Several cutting-edge methodologies are poised to transform ST3GAL5 antibody applications in glycobiology:

• Spatial multi-omics integration:

  • Combining ST3GAL5 antibody-based spatial profiling with glycomics data

  • Implementing multiplexed ion beam imaging (MIBI) or imaging mass cytometry (IMC) for high-parameter spatial analysis

  • Correlating spatial ST3GAL5 expression with glycolipid distribution using MALDI imaging mass spectrometry

• Single-cell glycobiology approaches:

  • Developing methods to analyze ST3GAL5 activity at the single-cell level

  • Implementing flow cytometry with glycan-binding proteins alongside ST3GAL5 antibodies

  • Correlating single-cell transcriptomics with ST3GAL5 protein expression and function

• Advanced proximity labeling techniques:

  • Antibody-directed proximity labeling (APEX or BioID) to identify ST3GAL5 interactors

  • Split-protein complementation assays to study dynamic interactions

  • Enzyme-mediated activation of radical sources (EMARS) to map glycolipid-protein interactions in situ

• CRISPR-based functional screening:

  • Genome-wide CRISPR screens to identify regulators of ST3GAL5 expression

  • CRISPRi/CRISPRa libraries to modulate ST3GAL5 expression and study functional consequences

  • Base editing approaches to introduce specific ST3GAL5 mutations for structure-function studies

• Antibody engineering for enhanced applications:

  • Development of conformation-specific antibodies that recognize active ST3GAL5

  • BiTE (Bispecific T cell Engager) antibodies linking ST3GAL5-expressing cells to immune effectors

  • Intrabodies for tracking ST3GAL5 trafficking in live cells

How can researchers best integrate ST3GAL5 studies with immunotherapy response prediction?

The emerging role of ST3GAL5 in immune regulation presents significant opportunities for immunotherapy response prediction. Methodological approaches should include:

• Predictive biomarker development:

  • Quantitative IHC scoring systems for ST3GAL5 expression

  • Combined analysis of ST3GAL5 with immune checkpoint molecules (PD-1, PD-L1, CTLA-4)

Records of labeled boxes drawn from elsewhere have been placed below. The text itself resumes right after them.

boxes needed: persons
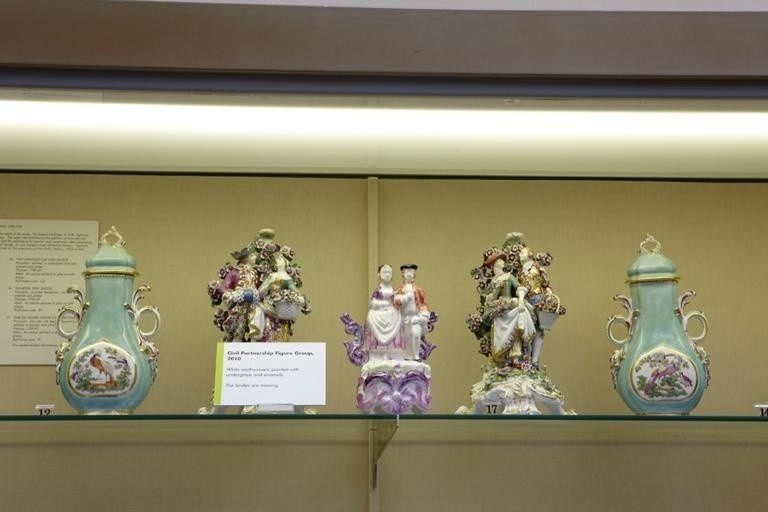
[364,264,404,360]
[484,249,528,374]
[514,248,552,368]
[256,254,306,342]
[214,248,264,341]
[393,264,430,362]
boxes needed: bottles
[609,236,712,419]
[51,223,162,416]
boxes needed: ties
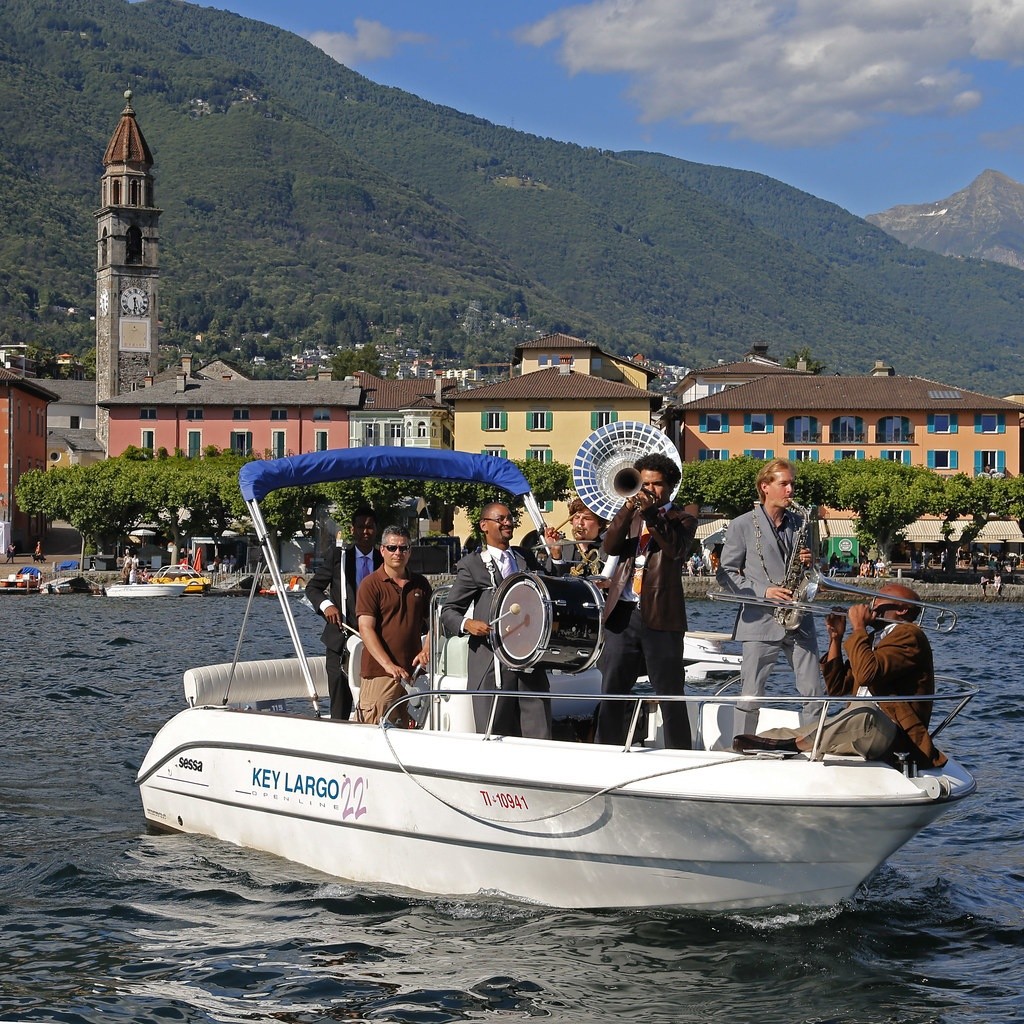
[503,551,514,578]
[359,556,370,578]
[632,526,650,595]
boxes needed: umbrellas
[193,546,202,573]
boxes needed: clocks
[99,288,108,318]
[121,286,149,317]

  • Development of predictive algorithms incorporating ST3GAL5 expression with immune cell spatial distributions

• Functional validation approaches:

  • Preclinical models testing immunotherapy efficacy in ST3GAL5-high vs. ST3GAL5-low tumors

  • Ex vivo tumor slice cultures treated with immunotherapy agents

  • Patient-derived organoids with varying ST3GAL5 levels exposed to immunotherapies

• Clinical trial considerations:

  • Retrospective analysis of ST3GAL5 expression in immunotherapy clinical trial samples

  • Prospective trials incorporating ST3GAL5 as a stratification biomarker

  • Longitudinal sampling to track ST3GAL5 expression changes during treatment

• Mechanistic studies of resistance modulation:

  • Investigation of how ST3GAL5-derived gangliosides affect T cell receptor signaling

  • Analysis of ST3GAL5 influence on antigen presentation machinery

  • Study of ganglioside-mediated immune suppression in the tumor microenvironment

• Clinical implementation framework:

  Clinical Scenario	ST3GAL5 Status	Potential Implication	Methodological Approach
  Checkpoint inhibitor therapy	High ST3GAL5, high CD8+PD-1+ cells	Potential resistance mechanism	Multiplex IHC for ST3GAL5, CD8, PD-1; correlation with response
  TGF-β-targeting therapies	Low ST3GAL5 expression	Enhanced TGF-β signaling may predict response	Combining ST3GAL5 IHC with phospho-SMAD2/3 staining
  CAR-T cell therapy	ST3GAL5-high tumors	Potential resistance through T cell exhaustion	Analysis of ganglioside effects on CAR-T function

Research findings indicate that high ST3GAL5 expression correlates with CD8+ T cell exhaustion in renal cell carcinoma, suggesting potential resistance to immunotherapies targeting T cell reinvigoration . Further mechanistic studies are needed to determine whether targeted inhibition of specific gangliosides could enhance immunotherapy efficacy.